Texte source:
#####

La discipline à La Malgrange de 1914 à 1947.

« Les archives de La Malgrange contiennent quelques registres sur lesquels sont notés les comptes-rendus des conseils des professeurs. Deux d’entre eux couvrent la période qui va de 1914 à 1947, pendant laquelle quatre directeurs se sont succédés : le Père Charles PERTUSOT (jusqu’en 1929), le Père Jean-Baptiste MOLLY (de 1929 à 1935), le Père Edmond RENARD (de 1935 à 1944) et le Père Henri WEBER (à partir de 1944).
Grâce à ces témoignages, on peut s’apercevoir que les choses ont bien changé, mais peut-être pas toutes…

Lors de la séance du 18 mai 1914, il est rappelé que les élèves ne doivent pas parler dans les rangs et avoir une bonne tenue au retour de la promenade. Aux professeurs, il est demandé de bien fermer la porte de la salle de lecture et de ne pas être vus des élèves quand ils fument… Il leur est également demandé de donner du travail aux élèves qu’ils mettent en retenue.

Après quatre années d’interruption pour cause de guerre, on trouve une nouvelle consigne pour les enseignants le 12 janvier 1920 : faire sortir les élèves de classe à l’heure. Elle est complétée le 9 février par la demande d’arriver à l’heure dans les salles de classe et de ne pas dépasser 5 minutes pour les récréations. Peut-être l’origine de l’intercours actuel…

Le 14 mars 1921, il est précisé que chaque professeur a un exemple à donner aux élèves par la messe, la tenue, le langage, les manières. Deux mois plus tard, on leur demande de signaler un méfait dès qu’ils en ont eu connaissance et de respecter les horaires de l’interclasse. Le professeur doit être un homme de foi… rappelle-t-on le 7 novembre suivant.

#####

Données fournies:

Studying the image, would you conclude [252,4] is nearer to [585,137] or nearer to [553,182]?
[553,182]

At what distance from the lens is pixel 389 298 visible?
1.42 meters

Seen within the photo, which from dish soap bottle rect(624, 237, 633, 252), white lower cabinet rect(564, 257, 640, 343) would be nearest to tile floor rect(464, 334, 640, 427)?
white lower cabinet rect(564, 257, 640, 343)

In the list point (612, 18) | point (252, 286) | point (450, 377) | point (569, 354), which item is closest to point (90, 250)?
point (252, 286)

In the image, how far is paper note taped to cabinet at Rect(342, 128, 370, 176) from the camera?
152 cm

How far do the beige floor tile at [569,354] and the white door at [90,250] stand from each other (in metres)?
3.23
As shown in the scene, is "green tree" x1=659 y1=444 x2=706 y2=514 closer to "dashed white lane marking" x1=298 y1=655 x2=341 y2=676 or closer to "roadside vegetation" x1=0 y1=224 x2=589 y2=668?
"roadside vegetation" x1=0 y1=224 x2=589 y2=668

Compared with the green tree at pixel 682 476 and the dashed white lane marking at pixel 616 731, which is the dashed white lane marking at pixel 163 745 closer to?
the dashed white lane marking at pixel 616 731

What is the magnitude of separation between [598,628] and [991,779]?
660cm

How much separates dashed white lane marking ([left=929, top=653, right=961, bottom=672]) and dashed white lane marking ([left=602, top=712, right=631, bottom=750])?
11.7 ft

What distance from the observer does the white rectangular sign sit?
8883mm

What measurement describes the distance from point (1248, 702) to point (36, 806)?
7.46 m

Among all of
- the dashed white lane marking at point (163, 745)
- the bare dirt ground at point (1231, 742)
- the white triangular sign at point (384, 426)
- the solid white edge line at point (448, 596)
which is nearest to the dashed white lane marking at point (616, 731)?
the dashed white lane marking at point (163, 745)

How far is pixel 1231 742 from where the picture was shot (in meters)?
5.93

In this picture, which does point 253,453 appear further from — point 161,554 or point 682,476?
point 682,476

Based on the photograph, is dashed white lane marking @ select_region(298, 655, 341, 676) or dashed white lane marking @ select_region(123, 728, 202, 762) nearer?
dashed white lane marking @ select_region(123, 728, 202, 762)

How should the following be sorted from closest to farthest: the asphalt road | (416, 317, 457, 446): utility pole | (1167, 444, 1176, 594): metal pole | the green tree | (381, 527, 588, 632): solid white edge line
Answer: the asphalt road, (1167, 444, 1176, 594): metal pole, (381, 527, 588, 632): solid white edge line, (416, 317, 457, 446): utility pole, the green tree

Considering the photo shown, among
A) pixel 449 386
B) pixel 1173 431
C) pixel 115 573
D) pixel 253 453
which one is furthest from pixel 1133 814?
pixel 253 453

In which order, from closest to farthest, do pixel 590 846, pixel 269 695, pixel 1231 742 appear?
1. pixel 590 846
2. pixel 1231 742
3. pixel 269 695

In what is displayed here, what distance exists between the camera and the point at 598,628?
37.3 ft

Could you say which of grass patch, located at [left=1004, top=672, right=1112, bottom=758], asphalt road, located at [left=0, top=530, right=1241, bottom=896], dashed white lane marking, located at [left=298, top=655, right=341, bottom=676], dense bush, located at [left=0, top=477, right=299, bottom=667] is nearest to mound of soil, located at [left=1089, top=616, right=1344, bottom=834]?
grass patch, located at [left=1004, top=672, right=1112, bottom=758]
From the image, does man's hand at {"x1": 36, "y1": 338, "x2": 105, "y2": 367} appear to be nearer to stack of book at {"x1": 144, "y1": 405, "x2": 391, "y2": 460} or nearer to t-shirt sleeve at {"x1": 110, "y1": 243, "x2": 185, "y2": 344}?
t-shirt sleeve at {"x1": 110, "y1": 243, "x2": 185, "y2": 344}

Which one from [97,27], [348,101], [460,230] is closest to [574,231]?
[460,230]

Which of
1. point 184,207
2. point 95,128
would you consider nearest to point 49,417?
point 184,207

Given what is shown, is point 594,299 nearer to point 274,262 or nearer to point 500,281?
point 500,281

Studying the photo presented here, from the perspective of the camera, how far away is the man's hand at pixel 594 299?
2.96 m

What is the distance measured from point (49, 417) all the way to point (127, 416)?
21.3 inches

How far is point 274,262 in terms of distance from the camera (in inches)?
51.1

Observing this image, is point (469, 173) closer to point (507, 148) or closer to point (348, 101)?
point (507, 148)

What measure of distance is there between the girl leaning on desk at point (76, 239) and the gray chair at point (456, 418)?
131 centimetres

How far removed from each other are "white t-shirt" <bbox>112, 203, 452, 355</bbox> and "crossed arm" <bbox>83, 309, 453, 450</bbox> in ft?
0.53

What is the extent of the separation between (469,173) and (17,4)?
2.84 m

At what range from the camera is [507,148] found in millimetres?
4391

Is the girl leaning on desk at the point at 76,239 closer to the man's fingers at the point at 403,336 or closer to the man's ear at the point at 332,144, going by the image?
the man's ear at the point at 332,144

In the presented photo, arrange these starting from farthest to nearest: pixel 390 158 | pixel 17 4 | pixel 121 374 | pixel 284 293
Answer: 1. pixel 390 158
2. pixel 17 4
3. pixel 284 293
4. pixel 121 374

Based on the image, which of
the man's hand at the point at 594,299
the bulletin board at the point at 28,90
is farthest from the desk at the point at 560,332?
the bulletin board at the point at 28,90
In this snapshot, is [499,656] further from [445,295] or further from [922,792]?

#####

À faire:
[1] Donnez tous les directeurs qui se sont succédé à La Malgrange entre 1914 et 1947 d'après le texte sur la discipline à La Malgrange, avec leur période.
[2] Selon le texte sur la discipline à La Malgrange, quelle durée les récréations ne doivent-elles pas dépasser d'après la demande du 9 février 1920 ?
[3] Recopiez, dans le texte sur la discipline à La Malgrange, le passage qui va de « La discipline à » à « partir de 1944). ».

Réponses:
[1]
- Le Père Charles PERTUSOT (jusqu'en 1929)
- Le Père Jean-Baptiste MOLLY (de 1929 à 1935)
- Le Père Edmond RENARD (de 1935 à 1944)
- Le Père Henri WEBER (à partir de 1944)

[2] Cinq minutes.

[3]
La discipline à La Malgrange de 1914 à 1947.

« Les archives de La Malgrange contiennent quelques registres sur lesquels sont notés les comptes-rendus des conseils des professeurs. Deux d’entre eux couvrent la période qui va de 1914 à 1947, pendant laquelle quatre directeurs se sont succédés : le Père Charles PERTUSOT (jusqu’en 1929), le Père Jean-Baptiste MOLLY (de 1929 à 1935), le Père Edmond RENARD (de 1935 à 1944) et le Père Henri WEBER (à partir de 1944).